%%

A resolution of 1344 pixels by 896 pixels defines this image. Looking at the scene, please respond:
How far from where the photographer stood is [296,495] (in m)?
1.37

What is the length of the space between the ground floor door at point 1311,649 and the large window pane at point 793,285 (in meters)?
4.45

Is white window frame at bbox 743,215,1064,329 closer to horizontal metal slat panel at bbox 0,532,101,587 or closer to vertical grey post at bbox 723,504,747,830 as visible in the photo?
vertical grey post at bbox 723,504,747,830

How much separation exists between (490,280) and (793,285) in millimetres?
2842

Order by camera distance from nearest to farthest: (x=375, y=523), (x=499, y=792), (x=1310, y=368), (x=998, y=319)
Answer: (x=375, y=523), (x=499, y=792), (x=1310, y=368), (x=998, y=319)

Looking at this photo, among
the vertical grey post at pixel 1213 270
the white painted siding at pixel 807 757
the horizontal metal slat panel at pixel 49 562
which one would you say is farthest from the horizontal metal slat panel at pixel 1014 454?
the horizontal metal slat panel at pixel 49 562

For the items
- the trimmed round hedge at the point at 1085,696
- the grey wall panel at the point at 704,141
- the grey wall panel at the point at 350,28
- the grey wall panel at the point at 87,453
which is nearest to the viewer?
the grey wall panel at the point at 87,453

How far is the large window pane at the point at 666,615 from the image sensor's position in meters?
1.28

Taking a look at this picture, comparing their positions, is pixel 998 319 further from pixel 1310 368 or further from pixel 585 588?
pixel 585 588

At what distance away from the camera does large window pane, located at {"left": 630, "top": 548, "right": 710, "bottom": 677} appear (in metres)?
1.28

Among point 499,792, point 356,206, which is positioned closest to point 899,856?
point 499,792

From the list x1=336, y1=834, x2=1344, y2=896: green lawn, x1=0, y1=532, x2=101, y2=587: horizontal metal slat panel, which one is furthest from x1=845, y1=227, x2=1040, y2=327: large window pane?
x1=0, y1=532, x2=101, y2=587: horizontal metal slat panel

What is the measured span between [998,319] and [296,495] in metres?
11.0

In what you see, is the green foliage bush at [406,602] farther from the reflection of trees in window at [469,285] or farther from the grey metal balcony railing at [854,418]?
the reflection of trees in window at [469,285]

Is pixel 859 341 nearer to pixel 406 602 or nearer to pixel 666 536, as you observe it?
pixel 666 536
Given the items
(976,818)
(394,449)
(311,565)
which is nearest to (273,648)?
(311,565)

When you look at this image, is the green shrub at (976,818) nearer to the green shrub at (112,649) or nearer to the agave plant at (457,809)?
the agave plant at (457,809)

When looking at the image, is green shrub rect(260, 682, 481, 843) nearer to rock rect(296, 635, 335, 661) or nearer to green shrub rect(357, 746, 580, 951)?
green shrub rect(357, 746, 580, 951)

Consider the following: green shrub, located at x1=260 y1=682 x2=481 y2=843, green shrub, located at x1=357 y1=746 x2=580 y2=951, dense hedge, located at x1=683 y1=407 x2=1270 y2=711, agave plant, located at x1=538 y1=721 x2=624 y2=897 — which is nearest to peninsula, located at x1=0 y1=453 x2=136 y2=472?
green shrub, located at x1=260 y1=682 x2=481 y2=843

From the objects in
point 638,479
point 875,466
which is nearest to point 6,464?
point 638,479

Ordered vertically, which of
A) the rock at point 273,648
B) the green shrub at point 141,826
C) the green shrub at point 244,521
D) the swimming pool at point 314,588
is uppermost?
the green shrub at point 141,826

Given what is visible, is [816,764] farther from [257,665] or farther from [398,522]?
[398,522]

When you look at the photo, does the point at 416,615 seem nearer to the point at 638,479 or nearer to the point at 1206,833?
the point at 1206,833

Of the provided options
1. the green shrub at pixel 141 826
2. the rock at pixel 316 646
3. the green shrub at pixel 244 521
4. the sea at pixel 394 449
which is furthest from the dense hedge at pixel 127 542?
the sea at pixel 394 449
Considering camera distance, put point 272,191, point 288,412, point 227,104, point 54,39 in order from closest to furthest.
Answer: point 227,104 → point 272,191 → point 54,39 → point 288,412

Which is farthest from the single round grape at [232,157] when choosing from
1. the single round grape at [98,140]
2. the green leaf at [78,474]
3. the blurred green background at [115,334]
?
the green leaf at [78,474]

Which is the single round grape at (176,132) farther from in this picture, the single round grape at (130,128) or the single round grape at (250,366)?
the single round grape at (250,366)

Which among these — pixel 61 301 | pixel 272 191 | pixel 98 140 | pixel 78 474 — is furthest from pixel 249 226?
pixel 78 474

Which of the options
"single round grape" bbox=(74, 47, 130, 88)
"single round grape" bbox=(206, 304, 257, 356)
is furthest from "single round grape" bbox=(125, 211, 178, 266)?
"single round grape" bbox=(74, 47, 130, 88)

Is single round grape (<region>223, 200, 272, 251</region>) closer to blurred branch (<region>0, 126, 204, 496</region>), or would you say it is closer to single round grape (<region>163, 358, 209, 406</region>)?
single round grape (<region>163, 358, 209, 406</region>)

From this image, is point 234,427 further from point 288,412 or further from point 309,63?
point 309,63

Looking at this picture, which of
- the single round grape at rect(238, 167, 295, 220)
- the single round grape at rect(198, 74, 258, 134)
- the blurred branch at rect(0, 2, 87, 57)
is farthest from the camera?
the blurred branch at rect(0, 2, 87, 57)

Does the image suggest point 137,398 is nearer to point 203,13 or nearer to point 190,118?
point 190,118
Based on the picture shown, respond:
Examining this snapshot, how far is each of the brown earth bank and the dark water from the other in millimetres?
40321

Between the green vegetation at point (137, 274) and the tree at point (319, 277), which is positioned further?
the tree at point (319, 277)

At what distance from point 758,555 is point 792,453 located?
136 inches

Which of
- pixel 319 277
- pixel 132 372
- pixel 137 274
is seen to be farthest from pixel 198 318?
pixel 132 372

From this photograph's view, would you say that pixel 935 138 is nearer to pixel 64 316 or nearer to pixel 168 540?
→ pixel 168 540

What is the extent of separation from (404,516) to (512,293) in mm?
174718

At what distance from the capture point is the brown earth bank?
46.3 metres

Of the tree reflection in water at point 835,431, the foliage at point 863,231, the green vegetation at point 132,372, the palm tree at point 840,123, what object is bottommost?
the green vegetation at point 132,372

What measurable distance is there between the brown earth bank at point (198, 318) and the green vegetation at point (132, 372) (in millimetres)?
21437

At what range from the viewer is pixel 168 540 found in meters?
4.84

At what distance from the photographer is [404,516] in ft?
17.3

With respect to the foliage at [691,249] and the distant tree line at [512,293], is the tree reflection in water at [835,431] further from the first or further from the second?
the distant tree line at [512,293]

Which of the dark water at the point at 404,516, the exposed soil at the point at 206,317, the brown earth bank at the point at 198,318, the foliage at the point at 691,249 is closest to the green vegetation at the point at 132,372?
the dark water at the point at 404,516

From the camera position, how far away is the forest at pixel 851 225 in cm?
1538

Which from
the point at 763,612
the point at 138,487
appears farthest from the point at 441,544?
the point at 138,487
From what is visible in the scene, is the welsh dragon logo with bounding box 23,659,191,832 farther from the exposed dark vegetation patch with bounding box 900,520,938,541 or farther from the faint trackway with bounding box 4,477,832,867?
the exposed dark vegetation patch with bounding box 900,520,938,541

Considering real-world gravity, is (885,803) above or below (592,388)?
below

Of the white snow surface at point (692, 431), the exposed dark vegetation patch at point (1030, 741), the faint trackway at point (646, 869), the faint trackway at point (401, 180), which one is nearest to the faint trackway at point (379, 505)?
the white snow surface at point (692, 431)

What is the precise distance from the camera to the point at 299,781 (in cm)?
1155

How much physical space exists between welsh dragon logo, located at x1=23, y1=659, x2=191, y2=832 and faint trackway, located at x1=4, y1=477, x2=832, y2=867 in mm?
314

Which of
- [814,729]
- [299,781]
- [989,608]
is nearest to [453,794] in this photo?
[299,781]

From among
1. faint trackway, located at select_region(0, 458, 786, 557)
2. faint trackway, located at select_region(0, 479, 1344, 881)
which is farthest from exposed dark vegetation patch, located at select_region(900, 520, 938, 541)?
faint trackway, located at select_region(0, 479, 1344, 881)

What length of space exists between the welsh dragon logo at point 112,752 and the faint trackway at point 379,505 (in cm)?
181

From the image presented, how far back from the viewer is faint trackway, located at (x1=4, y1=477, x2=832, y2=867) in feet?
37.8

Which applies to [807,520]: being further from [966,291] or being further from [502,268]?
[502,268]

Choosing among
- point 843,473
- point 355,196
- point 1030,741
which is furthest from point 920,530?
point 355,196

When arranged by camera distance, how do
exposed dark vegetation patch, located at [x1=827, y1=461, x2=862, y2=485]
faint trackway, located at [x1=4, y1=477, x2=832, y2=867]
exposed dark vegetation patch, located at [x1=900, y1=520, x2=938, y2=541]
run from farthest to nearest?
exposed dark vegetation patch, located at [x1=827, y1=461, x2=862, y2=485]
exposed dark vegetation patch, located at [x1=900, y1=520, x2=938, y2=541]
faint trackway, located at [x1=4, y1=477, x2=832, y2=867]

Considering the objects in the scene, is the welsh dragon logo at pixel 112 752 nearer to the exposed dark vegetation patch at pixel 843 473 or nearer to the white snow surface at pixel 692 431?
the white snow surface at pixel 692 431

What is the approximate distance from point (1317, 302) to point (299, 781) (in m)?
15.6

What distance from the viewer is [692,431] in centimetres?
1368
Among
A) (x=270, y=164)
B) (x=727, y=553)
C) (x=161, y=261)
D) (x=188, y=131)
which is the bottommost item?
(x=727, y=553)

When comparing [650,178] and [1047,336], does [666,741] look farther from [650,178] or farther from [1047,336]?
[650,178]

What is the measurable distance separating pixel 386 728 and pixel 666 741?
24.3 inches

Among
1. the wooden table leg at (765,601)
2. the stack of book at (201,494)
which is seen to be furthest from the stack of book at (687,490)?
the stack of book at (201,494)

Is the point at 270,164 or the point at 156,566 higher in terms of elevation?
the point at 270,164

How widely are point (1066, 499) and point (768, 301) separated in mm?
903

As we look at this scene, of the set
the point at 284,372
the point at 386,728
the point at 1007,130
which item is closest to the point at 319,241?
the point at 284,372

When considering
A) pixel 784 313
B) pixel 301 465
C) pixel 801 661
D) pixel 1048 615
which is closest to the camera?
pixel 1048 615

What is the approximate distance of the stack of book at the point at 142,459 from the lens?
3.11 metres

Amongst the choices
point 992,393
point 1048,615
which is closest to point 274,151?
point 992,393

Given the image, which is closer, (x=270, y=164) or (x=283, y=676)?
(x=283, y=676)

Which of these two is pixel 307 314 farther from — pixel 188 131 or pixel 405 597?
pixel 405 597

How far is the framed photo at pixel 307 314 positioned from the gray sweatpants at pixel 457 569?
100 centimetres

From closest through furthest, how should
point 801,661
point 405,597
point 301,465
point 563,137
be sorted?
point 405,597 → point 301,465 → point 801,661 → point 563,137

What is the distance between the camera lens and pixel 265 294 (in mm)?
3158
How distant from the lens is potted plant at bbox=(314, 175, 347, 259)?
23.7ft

%%

#### [Your objective]
Please copy the items from the line with "Amongst the choices" to the line with "100 centimetres", inclusive, with each item's wording unchanged, and add -83 to every coordinate and distance value in their answers.

#### [The solution]
Amongst the choices
point 992,393
point 1048,615
which is closest to point 274,151?
point 909,310

Given the image, which is closer, (x=270, y=164) or (x=283, y=676)?
(x=200, y=593)

Which of these two is pixel 307 314 farther from — pixel 188 131 or pixel 405 597?
pixel 322 514

How far is the framed photo at pixel 307 314 positioned from the gray sweatpants at pixel 457 569?
17 centimetres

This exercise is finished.